GitHub - Codagent-AI/agent-validator: Don't just review the agent's code; put it through the gauntlet.

Don't just review the agent's code — put it through the gauntlet.

Agent Validator (formerly Agent Gauntlet) is a configurable “feedback loop” runner for AI-assisted development workflows.

You configure which paths in your repo should trigger which validations — shell commands like tests and linters, plus AI-powered local code reviews. When files change, Agent Validator automatically runs the relevant validations and reports results.

For AI reviews, it uses the CLI tool of your choice: Gemini, Codex, Claude Code, GitHub Copilot, or Cursor.

Features

Agent validation loop: Keep your coding agent on track with automated feedback loops. Detect problems — deterministically and/or non-deterministically — and let your agent fix and Agent Validator verify.
Local cross-agent code reviews: Enable one AI agent to automatically request code reviews from another. For example, if Claude made changes, Agent Validator can request a review from Codex — spreading token usage across your subscriptions instead of burning through one.
- Multiple AI review adapters have been evaluated for quality and efficiency. Claude and Codex deliver optimal review quality with superior token efficiency.
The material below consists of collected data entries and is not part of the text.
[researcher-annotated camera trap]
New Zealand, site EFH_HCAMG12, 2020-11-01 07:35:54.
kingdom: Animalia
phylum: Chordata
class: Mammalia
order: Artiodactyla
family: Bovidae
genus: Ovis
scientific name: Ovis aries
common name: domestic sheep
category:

For detailed metrics, see Eval Results.
Leverage existing subscriptions: Agent Validator is free and tool-agnostic, leveraging the AI CLI tools you already have installed.

Example Workflow

Claude implements a feature
Agent Validator reports linter failures and bugs detected by Codex reviewer agent
Claude fixes issues
Agent Validator reports linter issue remaining
Claude fixes issue
Agent Validator confirms all issues fixed

Comparison vs Other Tools

Agent Validator is not a replacement for AI pull request review tools. It provides real-time feedback loops for autonomous coding agents, combining deterministic static checks (build, lint, test) with multi-agent AI reviews in a single pipeline. This enables agents to iterate and self-correct until all checks and reviews pass, without human intervention.

Full comparison →

It is recommended to use Agent Validator in conjunction with spec-driven development tools. We believe it is the ideal implementation of the validation step in any Spec → Implement → Validate workflow.

Quick Start

Requirements

Node.js (v18.0.0+), git
For reviews: one or more supported AI CLIs (gemini, codex, claude, github-copilot, cursor). See CLI Invocation Details.

Installation & Setup

npm install -g agent-validator
agent-validator init

init detects your installed AI CLIs, creates .validator/config.yml with an empty config skeleton, and installs skills/hooks for your AI agent (Claude Code plugin, Copilot plugin, Cursor plugin, or Codex skills). Use --yes to skip prompts.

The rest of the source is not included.